Pursued by hangovers and hangers-on, Amaarae has never sounded quite so guarded. “This bitch likes me/And I like this bitch for now,” she jeers on album opener “Stuck Up,” an armored Escalade of Brazilian funk and trance synths. Only as the orchestral, drumless “Dream Scenario” swerves through the city on the way to a late-night rendezvous does Black Star’s sleek, lacquered surface begin to crack, revealing a glimpse of the fleshy thing at its center. Amaarae can’t help cutting her sincerity with a bar like “My bitch style like Edna Mode/Can’t put on no cape for her,” but then Charlie Wilson shows up, his buttery vocal runs like the first rays of sun beaming down on the rooftop afters.

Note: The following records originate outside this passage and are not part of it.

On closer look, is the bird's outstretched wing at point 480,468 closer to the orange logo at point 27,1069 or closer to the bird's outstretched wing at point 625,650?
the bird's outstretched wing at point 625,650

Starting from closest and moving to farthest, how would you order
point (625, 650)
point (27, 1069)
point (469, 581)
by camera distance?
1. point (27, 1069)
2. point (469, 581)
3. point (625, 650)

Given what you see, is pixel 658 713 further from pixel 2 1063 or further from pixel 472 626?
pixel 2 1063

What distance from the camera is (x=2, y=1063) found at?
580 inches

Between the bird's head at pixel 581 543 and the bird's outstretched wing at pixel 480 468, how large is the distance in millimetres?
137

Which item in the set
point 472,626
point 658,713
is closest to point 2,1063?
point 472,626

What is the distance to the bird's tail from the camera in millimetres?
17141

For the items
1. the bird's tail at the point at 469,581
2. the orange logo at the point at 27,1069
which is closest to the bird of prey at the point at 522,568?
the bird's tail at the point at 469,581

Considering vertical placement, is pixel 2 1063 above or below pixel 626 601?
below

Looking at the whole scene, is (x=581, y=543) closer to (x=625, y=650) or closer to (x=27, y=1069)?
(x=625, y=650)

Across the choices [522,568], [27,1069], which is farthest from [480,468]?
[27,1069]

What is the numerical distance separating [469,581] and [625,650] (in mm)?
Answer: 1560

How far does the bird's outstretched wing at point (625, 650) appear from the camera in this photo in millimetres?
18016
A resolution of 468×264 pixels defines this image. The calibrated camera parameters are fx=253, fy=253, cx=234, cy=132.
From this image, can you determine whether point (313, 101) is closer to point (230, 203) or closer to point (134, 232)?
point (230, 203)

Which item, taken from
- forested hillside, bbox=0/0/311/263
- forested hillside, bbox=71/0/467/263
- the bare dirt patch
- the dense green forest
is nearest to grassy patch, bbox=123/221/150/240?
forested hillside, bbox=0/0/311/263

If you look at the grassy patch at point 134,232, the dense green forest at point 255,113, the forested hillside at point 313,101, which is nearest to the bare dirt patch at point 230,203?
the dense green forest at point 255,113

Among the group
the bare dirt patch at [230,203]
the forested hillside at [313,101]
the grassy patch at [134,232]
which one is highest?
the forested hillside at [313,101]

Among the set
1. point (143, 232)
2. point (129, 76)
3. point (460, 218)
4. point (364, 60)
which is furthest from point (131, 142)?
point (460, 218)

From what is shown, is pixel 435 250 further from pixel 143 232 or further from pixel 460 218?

It doesn’t take long for the paranoia to close back in. Black Star might be for Amaarae what Dirty Sprite 2 was for Future: a nihilistic, leaned-out, luxuriously appointed birdcage. All windows, no doors. Authenticity in the pop-industrial complex is a complex question, and Afrobeats still runs on the braintrust structure—crack teams of career songwriters and producers cranking out hits. Amaarae, though, is an auteur; we see her the way she wants us to. In the video for Black Star’s hot and heavy lead single “S.M.O.,” which draws on Ghanaian kpanlogo and zouk rhythms, she polishes Iveth Stunner’s voluptuous ass, paying homage to an infamous 2005 Steven Klein photoshoot starring Tom Ford. She’s the model pumping the runway, and the designer in the front row, and the music blasting over the speakers. We’re in CzechSlovakAtlanta now, baby, and Amaarae’s a superstar.